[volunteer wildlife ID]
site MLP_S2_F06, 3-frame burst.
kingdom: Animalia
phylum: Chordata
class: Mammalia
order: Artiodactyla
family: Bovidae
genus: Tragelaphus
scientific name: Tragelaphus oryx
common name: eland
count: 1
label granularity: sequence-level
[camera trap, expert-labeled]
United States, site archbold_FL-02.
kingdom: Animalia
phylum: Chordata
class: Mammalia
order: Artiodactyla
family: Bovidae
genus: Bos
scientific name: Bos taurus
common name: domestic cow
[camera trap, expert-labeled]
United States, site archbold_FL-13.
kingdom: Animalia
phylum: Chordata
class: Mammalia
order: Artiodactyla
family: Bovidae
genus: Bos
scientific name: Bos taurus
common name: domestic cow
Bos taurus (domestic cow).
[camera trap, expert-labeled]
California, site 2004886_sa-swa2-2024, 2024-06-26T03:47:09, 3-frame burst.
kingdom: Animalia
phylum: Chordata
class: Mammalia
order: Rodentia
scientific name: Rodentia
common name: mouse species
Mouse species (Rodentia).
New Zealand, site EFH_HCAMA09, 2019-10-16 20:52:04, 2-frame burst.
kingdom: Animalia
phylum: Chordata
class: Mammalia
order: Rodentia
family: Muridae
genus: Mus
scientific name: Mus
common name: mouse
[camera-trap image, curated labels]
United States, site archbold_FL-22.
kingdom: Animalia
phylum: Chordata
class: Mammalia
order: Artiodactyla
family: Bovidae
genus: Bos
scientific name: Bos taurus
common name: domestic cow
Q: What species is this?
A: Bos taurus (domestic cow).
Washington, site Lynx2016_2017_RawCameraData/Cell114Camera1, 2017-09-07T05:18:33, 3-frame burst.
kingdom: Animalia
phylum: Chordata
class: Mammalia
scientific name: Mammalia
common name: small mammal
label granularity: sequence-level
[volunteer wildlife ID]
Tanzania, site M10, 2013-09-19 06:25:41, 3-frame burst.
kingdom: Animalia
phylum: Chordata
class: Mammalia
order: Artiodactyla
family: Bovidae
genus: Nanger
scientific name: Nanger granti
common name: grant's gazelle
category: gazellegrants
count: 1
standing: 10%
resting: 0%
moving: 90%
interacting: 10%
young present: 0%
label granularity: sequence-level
⁂
• [Exercise goal] The answer must be the full listing, repeated word for word.

• [Exercise result]
[volunteer wildlife ID]
site MLP_S2_F06, 3-frame burst.
kingdom: Animalia
phylum: Chordata
class: Mammalia
order: Artiodactyla
family: Bovidae
genus: Tragelaphus
scientific name: Tragelaphus oryx
common name: eland
count: 1
label granularity: sequence-level
[camera trap, expert-labeled]
United States, site archbold_FL-02.
kingdom: Animalia
phylum: Chordata
class: Mammalia
order: Artiodactyla
family: Bovidae
genus: Bos
scientific name: Bos taurus
common name: domestic cow
[camera trap, expert-labeled]
United States, site archbold_FL-13.
kingdom: Animalia
phylum: Chordata
class: Mammalia
order: Artiodactyla
family: Bovidae
genus: Bos
scientific name: Bos taurus
common name: domestic cow
Bos taurus (domestic cow).
[camera trap, expert-labeled]
California, site 2004886_sa-swa2-2024, 2024-06-26T03:47:09, 3-frame burst.
kingdom: Animalia
phylum: Chordata
class: Mammalia
order: Rodentia
scientific name: Rodentia
common name: mouse species
Mouse species (Rodentia).
New Zealand, site EFH_HCAMA09, 2019-10-16 20:52:04, 2-frame burst.
kingdom: Animalia
phylum: Chordata
class: Mammalia
order: Rodentia
family: Muridae
genus: Mus
scientific name: Mus
common name: mouse
[camera-trap image, curated labels]
United States, site archbold_FL-22.
kingdom: Animalia
phylum: Chordata
class: Mammalia
order: Artiodactyla
family: Bovidae
genus: Bos
scientific name: Bos taurus
common name: domestic cow
Q: What species is this?
A: Bos taurus (domestic cow).
Washington, site Lynx2016_2017_RawCameraData/Cell114Camera1, 2017-09-07T05:18:33, 3-frame burst.
kingdom: Animalia
phylum: Chordata
class: Mammalia
scientific name: Mammalia
common name: small mammal
label granularity: sequence-level
[volunteer wildlife ID]
Tanzania, site M10, 2013-09-19 06:25:41, 3-frame burst.
kingdom: Animalia
phylum: Chordata
class: Mammalia
order: Artiodactyla
family: Bovidae
genus: Nanger
scientific name: Nanger granti
common name: grant's gazelle
category: gazellegrants
count: 1
standing: 10%
resting: 0%
moving: 90%
interacting: 10%
young present: 0%
label granularity: sequence-level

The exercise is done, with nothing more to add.